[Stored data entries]
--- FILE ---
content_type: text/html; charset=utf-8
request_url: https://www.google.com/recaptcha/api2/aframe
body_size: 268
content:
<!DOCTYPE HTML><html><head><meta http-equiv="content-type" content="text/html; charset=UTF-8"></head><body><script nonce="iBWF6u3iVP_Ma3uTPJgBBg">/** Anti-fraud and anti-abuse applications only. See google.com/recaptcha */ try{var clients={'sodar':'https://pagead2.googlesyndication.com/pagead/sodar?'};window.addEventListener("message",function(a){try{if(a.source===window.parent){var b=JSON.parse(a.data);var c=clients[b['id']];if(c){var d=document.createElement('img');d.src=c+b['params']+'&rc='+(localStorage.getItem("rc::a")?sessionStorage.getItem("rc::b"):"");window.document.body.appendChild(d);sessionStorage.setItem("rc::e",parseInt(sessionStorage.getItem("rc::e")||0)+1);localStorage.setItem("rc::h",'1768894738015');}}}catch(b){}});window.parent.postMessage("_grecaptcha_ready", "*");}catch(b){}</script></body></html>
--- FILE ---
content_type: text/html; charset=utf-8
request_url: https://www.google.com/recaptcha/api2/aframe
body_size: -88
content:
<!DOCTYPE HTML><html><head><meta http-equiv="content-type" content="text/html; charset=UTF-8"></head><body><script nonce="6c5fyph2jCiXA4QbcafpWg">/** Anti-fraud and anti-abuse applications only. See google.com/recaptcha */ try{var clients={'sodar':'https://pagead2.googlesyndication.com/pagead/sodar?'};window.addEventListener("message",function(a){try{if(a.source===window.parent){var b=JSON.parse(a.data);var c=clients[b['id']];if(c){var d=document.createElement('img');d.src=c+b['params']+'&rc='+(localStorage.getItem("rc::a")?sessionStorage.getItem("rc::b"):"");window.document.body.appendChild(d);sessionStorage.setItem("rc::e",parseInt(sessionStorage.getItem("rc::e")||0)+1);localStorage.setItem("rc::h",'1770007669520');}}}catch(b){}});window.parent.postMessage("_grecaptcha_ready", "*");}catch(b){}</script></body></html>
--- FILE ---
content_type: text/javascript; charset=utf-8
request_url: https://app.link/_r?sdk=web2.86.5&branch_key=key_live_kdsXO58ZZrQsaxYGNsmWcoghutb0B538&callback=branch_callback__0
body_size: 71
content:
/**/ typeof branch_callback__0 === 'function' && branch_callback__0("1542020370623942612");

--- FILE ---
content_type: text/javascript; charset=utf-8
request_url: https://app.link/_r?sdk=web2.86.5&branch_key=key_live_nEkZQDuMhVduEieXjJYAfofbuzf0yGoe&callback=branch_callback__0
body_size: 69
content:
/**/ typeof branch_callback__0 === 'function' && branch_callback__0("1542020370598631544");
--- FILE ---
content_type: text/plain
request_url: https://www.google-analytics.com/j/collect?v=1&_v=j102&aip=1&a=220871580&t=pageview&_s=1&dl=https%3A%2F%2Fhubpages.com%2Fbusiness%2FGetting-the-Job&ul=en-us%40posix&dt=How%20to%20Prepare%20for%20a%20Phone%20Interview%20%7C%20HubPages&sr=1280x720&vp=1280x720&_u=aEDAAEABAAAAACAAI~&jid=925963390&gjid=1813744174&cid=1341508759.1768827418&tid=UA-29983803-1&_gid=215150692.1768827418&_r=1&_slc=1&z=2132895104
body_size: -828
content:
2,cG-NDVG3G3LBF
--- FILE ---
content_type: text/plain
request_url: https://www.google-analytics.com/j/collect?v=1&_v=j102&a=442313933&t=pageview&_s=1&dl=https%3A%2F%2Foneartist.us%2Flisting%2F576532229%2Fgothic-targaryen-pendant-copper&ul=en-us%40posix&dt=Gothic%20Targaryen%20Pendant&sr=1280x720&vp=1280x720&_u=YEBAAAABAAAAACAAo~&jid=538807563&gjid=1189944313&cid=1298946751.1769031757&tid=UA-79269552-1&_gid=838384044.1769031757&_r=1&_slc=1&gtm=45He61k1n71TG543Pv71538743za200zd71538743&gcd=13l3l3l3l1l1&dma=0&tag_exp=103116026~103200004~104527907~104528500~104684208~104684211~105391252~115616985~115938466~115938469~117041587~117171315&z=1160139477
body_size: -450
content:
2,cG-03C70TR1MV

### Work request
Could you write out all the records exactly, please?

### The completed task
--- FILE ---
content_type: text/html; charset=utf-8
request_url: https://www.google.com/recaptcha/api2/aframe
body_size: 268
content:
<!DOCTYPE HTML><html><head><meta http-equiv="content-type" content="text/html; charset=UTF-8"></head><body><script nonce="iBWF6u3iVP_Ma3uTPJgBBg">/** Anti-fraud and anti-abuse applications only. See google.com/recaptcha */ try{var clients={'sodar':'https://pagead2.googlesyndication.com/pagead/sodar?'};window.addEventListener("message",function(a){try{if(a.source===window.parent){var b=JSON.parse(a.data);var c=clients[b['id']];if(c){var d=document.createElement('img');d.src=c+b['params']+'&rc='+(localStorage.getItem("rc::a")?sessionStorage.getItem("rc::b"):"");window.document.body.appendChild(d);sessionStorage.setItem("rc::e",parseInt(sessionStorage.getItem("rc::e")||0)+1);localStorage.setItem("rc::h",'1768894738015');}}}catch(b){}});window.parent.postMessage("_grecaptcha_ready", "*");}catch(b){}</script></body></html>
--- FILE ---
content_type: text/html; charset=utf-8
request_url: https://www.google.com/recaptcha/api2/aframe
body_size: -88
content:
<!DOCTYPE HTML><html><head><meta http-equiv="content-type" content="text/html; charset=UTF-8"></head><body><script nonce="6c5fyph2jCiXA4QbcafpWg">/** Anti-fraud and anti-abuse applications only. See google.com/recaptcha */ try{var clients={'sodar':'https://pagead2.googlesyndication.com/pagead/sodar?'};window.addEventListener("message",function(a){try{if(a.source===window.parent){var b=JSON.parse(a.data);var c=clients[b['id']];if(c){var d=document.createElement('img');d.src=c+b['params']+'&rc='+(localStorage.getItem("rc::a")?sessionStorage.getItem("rc::b"):"");window.document.body.appendChild(d);sessionStorage.setItem("rc::e",parseInt(sessionStorage.getItem("rc::e")||0)+1);localStorage.setItem("rc::h",'1770007669520');}}}catch(b){}});window.parent.postMessage("_grecaptcha_ready", "*");}catch(b){}</script></body></html>
--- FILE ---
content_type: text/javascript; charset=utf-8
request_url: https://app.link/_r?sdk=web2.86.5&branch_key=key_live_kdsXO58ZZrQsaxYGNsmWcoghutb0B538&callback=branch_callback__0
body_size: 71
content:
/**/ typeof branch_callback__0 === 'function' && branch_callback__0("1542020370623942612");

--- FILE ---
content_type: text/javascript; charset=utf-8
request_url: https://app.link/_r?sdk=web2.86.5&branch_key=key_live_nEkZQDuMhVduEieXjJYAfofbuzf0yGoe&callback=branch_callback__0
body_size: 69
content:
/**/ typeof branch_callback__0 === 'function' && branch_callback__0("1542020370598631544");
--- FILE ---
content_type: text/plain
request_url: https://www.google-analytics.com/j/collect?v=1&_v=j102&aip=1&a=220871580&t=pageview&_s=1&dl=https%3A%2F%2Fhubpages.com%2Fbusiness%2FGetting-the-Job&ul=en-us%40posix&dt=How%20to%20Prepare%20for%20a%20Phone%20Interview%20%7C%20HubPages&sr=1280x720&vp=1280x720&_u=aEDAAEABAAAAACAAI~&jid=925963390&gjid=1813744174&cid=1341508759.1768827418&tid=UA-29983803-1&_gid=215150692.1768827418&_r=1&_slc=1&z=2132895104
body_size: -828
content:
2,cG-NDVG3G3LBF
--- FILE ---
content_type: text/plain
request_url: https://www.google-analytics.com/j/collect?v=1&_v=j102&a=442313933&t=pageview&_s=1&dl=https%3A%2F%2Foneartist.us%2Flisting%2F576532229%2Fgothic-targaryen-pendant-copper&ul=en-us%40posix&dt=Gothic%20Targaryen%20Pendant&sr=1280x720&vp=1280x720&_u=YEBAAAABAAAAACAAo~&jid=538807563&gjid=1189944313&cid=1298946751.1769031757&tid=UA-79269552-1&_gid=838384044.1769031757&_r=1&_slc=1&gtm=45He61k1n71TG543Pv71538743za200zd71538743&gcd=13l3l3l3l1l1&dma=0&tag_exp=103116026~103200004~104527907~104528500~104684208~104684211~105391252~115616985~115938466~115938469~117041587~117171315&z=1160139477
body_size: -450
content:
2,cG-03C70TR1MV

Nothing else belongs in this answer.